提示文:

ヴィットリオ・グリゴーロのインタビュー ~「マノン」を前に

 だれもがパヴァロッティの後継者であると心から誇らしく断言できるのは、ヴィットリオ・グリゴーロだ。ルパート・クリスチャンセンのインタビュー。

 パヴァロッティの後継者をさがすのはジャーナリズムの退屈きわまりない常套行為に思えるかもしれないが、だれもがこの肩書きにふさわしいと自信をもって吹聴できる者がいるとすれば、パヴァロッティ自身が彼を選んだからという理由も大きいが、それは33歳のヴィットリオ・グリゴーロであることは間違いない。
 グリゴーロは、システィーン礼拝堂聖歌隊のボーイソプラノだったとき、パヴァロッティがカヴァラドッシだった「トスカ」で羊飼いの少年役に選ばれた。公演の後、パヴァロッティは、賞賛して、グリゴーロのサイン帳に「ヴィットリオ 最高!」と書いた。グリゴーロはこのことを、自分こそ次のテノールチャンピオンだというパヴァロッティのご託宣であると思っている。
 グリゴーロは臆面もなくこのことを語る。イタリア人には珍しくもないことだが、彼は自分の長所と成功をためらうことなく綿々と語る。しかし、この大宣伝は、すばらしいユーモアを伴っているから、自ずと好感が持てる。
 ロンドン・オペラ・デビューのリハーサル半ばで、「今までで最高に素晴らしい経験です」と発表。際限のない野心といかにも切れ者といった感じの知性を振りまきながら、素晴らしい英語で力強く述べる。
 彼はコヴェントガーデンのやり方を評価している。ここでは全てがスムーズに進む。スカラ座とは違う。スカラ座は、常に陰でこそこそやっていて、実際に何が起こっているのかわからない。
 出演することになっている「マスネのマノン」新演出の演出家ローラン・ペリと指揮者のアントニオ・パッパーノに傾倒している。
 共演の、魅力あふれる、ロシア人ソプラノ、アンナ・ネトレプコは大好きだ。これまで出会ったことがなかった。「いつもにこにこしていて、いつも前向きです。仕事を楽しんでいます。僕たちの声はほんとによく合います」
 デ・グリュー役も好きだ。初めて歌うことになる。「この音楽はまさに僕にぴったりです。奴のこともよくわかります。あんな恋に落ちたら、善い女か悪い女かなんて問題じゃない。でも、彼はそういう気持ちが怖くなって、感情を抑えようとします。これを演じるのは面白いです」
 グリゴーロは熱血のイタリア物より優雅なフランス物に集中しようと思っている。オッフェンバックの「ホフマン物語」とグノーの「ファウスト」で大成功したばかりだし、グノーの「ロメオとジュリエット」とマスネの「ウェルテル」の予定もある。「多分5年以内に『カルメン』のホセをやります」

収集資料:
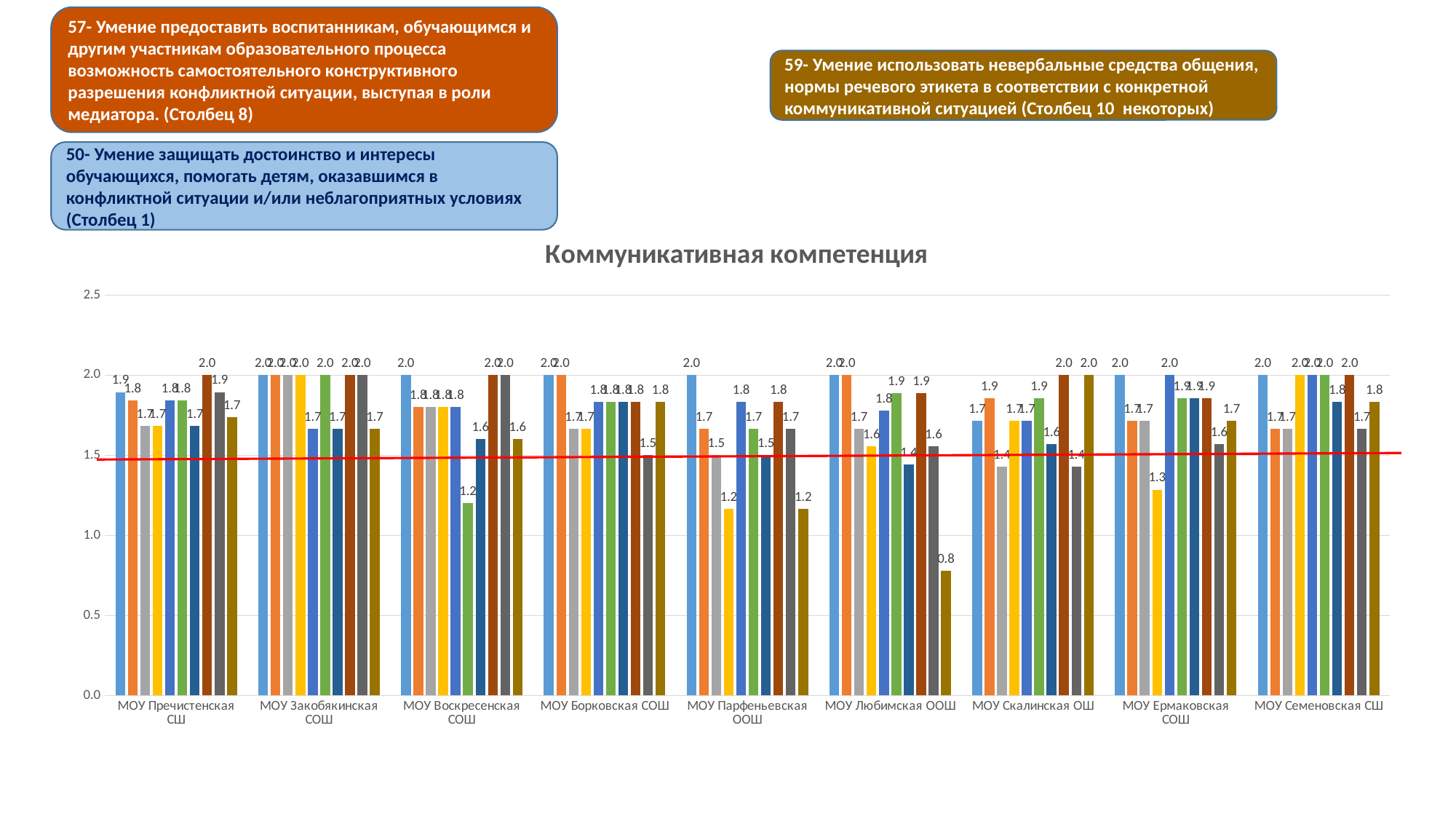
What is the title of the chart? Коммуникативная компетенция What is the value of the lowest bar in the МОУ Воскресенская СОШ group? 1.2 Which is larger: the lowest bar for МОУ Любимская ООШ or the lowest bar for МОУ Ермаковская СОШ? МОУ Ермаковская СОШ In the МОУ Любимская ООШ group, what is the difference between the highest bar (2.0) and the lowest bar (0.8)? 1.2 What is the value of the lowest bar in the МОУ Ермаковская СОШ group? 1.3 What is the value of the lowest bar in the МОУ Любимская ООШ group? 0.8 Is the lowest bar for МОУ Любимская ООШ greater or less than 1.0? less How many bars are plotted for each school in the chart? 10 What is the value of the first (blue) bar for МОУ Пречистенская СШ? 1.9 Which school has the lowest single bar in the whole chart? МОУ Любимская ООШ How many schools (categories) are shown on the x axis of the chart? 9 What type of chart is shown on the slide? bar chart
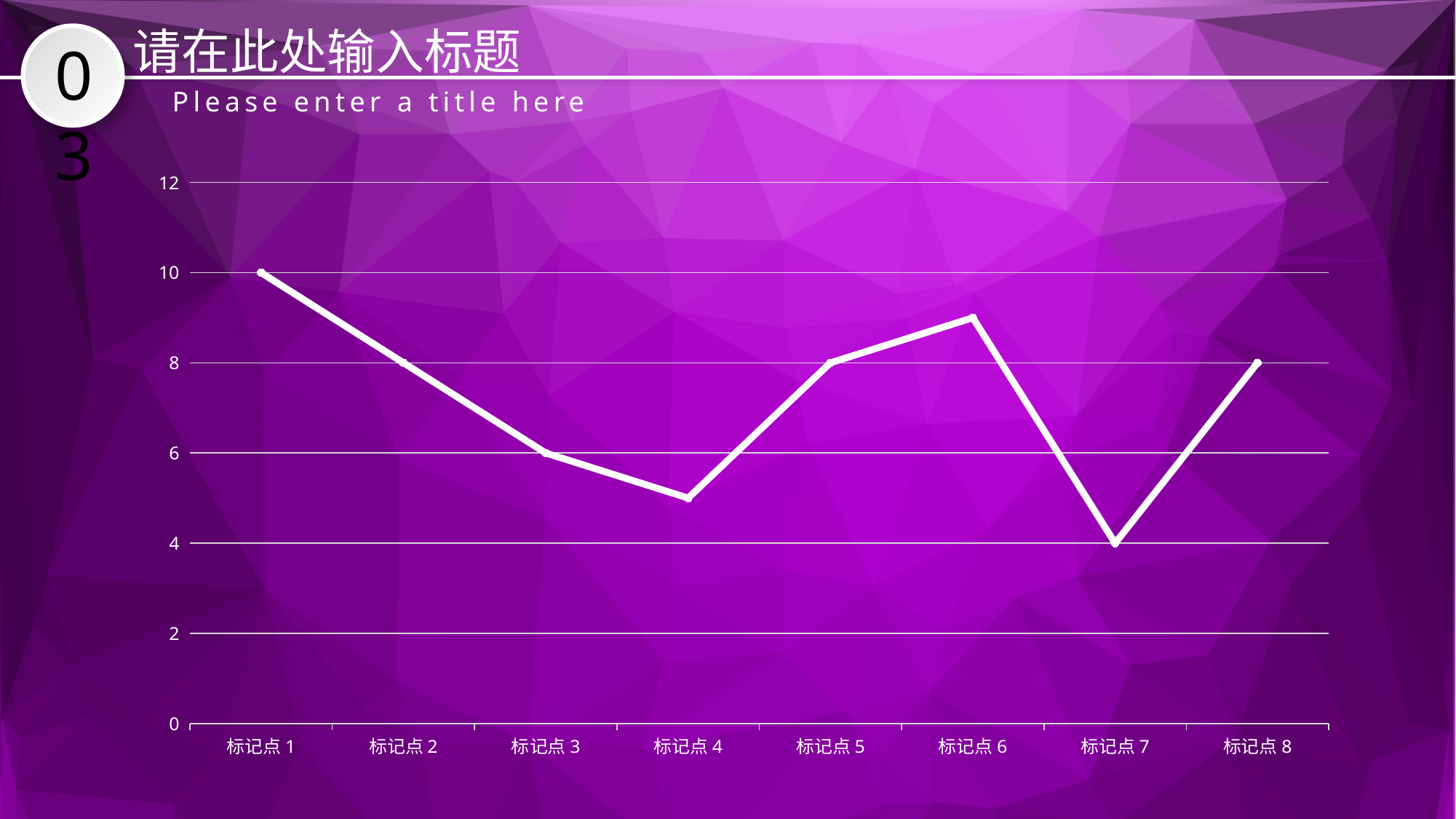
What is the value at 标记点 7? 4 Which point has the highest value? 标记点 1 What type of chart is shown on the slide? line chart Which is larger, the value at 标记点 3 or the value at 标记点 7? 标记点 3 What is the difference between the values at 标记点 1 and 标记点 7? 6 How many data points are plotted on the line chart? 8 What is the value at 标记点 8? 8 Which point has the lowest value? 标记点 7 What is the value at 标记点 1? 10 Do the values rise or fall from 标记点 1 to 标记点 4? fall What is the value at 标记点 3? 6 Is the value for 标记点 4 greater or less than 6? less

取り組む課題:
1. グリゴーロへのインタビュー記事の要点を2文でまとめてください。
2. グリゴーロへのインタビュー記事をもとに、次の問いに答えてください。
(a) グリゴーロがボーイソプラノとして所属していた聖歌隊はどこですか。
(b) 「マスネのマノン」新演出の指揮者はだれですか。
(c) グリゴーロが5年以内に演じると述べている役は何ですか。

課題の解答:
1. 33歳のヴィットリオ・グリゴーロは、少年時代に「トスカ」でパヴァロッティと共演してサイン帳に「ヴィットリオ 最高!」と書かれ、パヴァロッティ自身に選ばれた後継者とみなされている。ロンドン・オペラ・デビューのリハーサル中の彼は、マスネ「マノン」の新演出で初めてデ・グリュー役を歌う予定で、演出家、指揮者、共演のネトレプコを称賛し、今後は優雅なフランス物に集中するつもりだと語っている。

2.
(a) システィーン礼拝堂聖歌隊
(b) アントニオ・パッパーノ
(c) 『カルメン』のホセ